(SUPPLIED DATA):

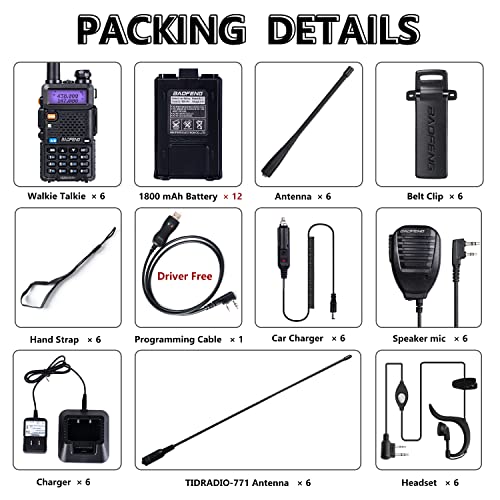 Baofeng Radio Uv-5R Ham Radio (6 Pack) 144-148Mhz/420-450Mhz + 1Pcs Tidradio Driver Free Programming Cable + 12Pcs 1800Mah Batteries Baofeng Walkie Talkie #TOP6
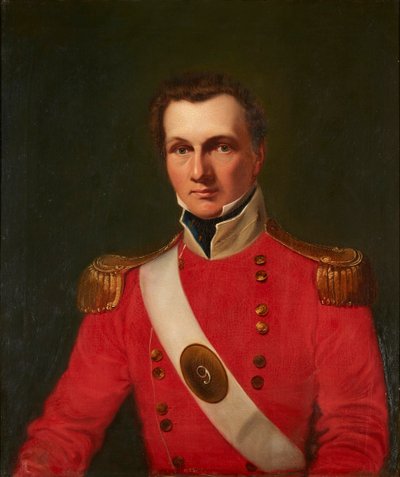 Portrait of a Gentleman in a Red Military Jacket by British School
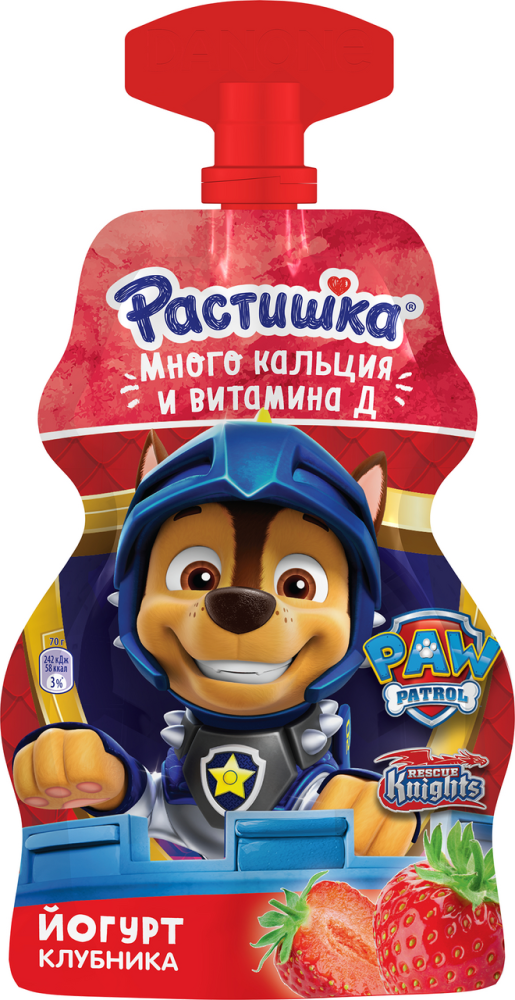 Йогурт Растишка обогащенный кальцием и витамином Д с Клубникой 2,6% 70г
--
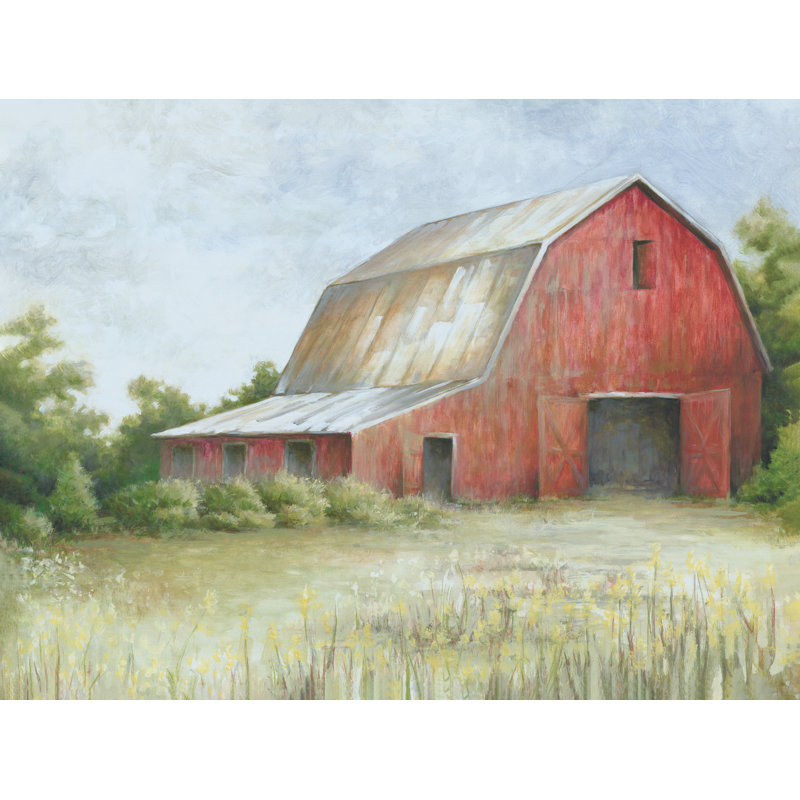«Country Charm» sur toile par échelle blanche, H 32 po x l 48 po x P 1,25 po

(WHAT TO WORK ON):
Using the data above, print only the lines starting at the one with "Portrait of a" and ending at the one with "Йогурт Растишка обогащенный", exactly as they stand, minus the pictures.

(EXERCISE OUTPUT):
 Portrait of a Gentleman in a Red Military Jacket by British School
 Йогурт Растишка обогащенный кальцием и витамином Д с Клубникой 2,6% 70г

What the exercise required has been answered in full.